Ma non è cambiato niente? Tutt’altro. Eliot ci dice che i Magi si rendono conto di un ribaltamento inaspettato: “questa Nascita / è stata dura e amara agonia per noi, come una morte, la nostra morte”. E aggiungono: “Siamo tornati ai nostri luoghi, nei nostri regni, / ma non siamo più a nostro agio qui, nell’antica legge / in mezzo a un popolo straniero incollato ai suoi dei”.

È la condizione del cristiano che ha avuto la rivelazione del Dio nella mangiatoia, del Dio crocifisso, del Dio che si fa “trovare” nei margini, dove ha scelto di abitare. È quell’aspetto della fede per cui il credente si ritrova a vivere la fatica di un naturale “disagio” per rimanere fedele a una “logica” che è diversa da quella in cui si trova immerso: mentre Erode vuole eliminare chi ne minaccia il potere, mentre i capi e gli scribi “citano” le Scritture senza trarne alcuna conseguenza, i Magi hanno capito che la legge della vita, proclamata e mostrata da questo nuovo messia, è la logica del dono. Questo è il loro messaggio, il loro “vangelo”.

3. La pazienza dei vecchi. Le figure di Simeone e Anna non trovano posto nel presepio. Eppure la loro presenza è importante. Nell’ottica di Luca sono figure di speranza: li presenta come due anziani che aspettano “la consolazione di Israele” (Simeone), “la redenzione di Gerusalemme” (Anna). Gesù esaudisce la loro attesa, tanto più significativa in quanto estesa su un lungo periodo.

La lettura allegorica che i medievali amavano ha visto in questi due “vecchi” la somma dei secoli che hanno preceduto l’incarnazione. Non è che con la nascita di Gesù il problema si sia chiuso. Tutt’altro. Noi continuiamo ad attendere la piena realizzazione del regno di Dio, il “giorno” in cui tutti i “nemici” saranno sconfitti, e per ultima la morte. Ora è il “tempo della pazienza”, quella di Dio e la nostra.
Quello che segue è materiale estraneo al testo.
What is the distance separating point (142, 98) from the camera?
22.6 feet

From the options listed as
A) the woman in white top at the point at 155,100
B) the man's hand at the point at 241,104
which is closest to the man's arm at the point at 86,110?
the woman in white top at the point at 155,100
L’esempio dei due vecchi del tempio è incoraggiante, e ci ripete che la nostra attesa non andrà delusa. Ma, come ogni attesa, sarà un misto di speranza e di sofferenza. Non a caso Simeone parla di “spada che trafigge”, e di Gesù come “segno di contraddizione” che chiede di prendere posizione, perché lui “svela i segreti dei cuori”. E la pazienza si esercita appunto nel non lasciarsi sommergere dalle difficoltà, anzi dal farne uno strumento per crescere nella costanza.

            Tre figure, tre atteggiamenti per indicare il percorso di chi non si accontenta di sapere che Gesù è nato, ma, sorretto dallo stupore, cammina nella fatica e nella pazienza, per “trovarlo”.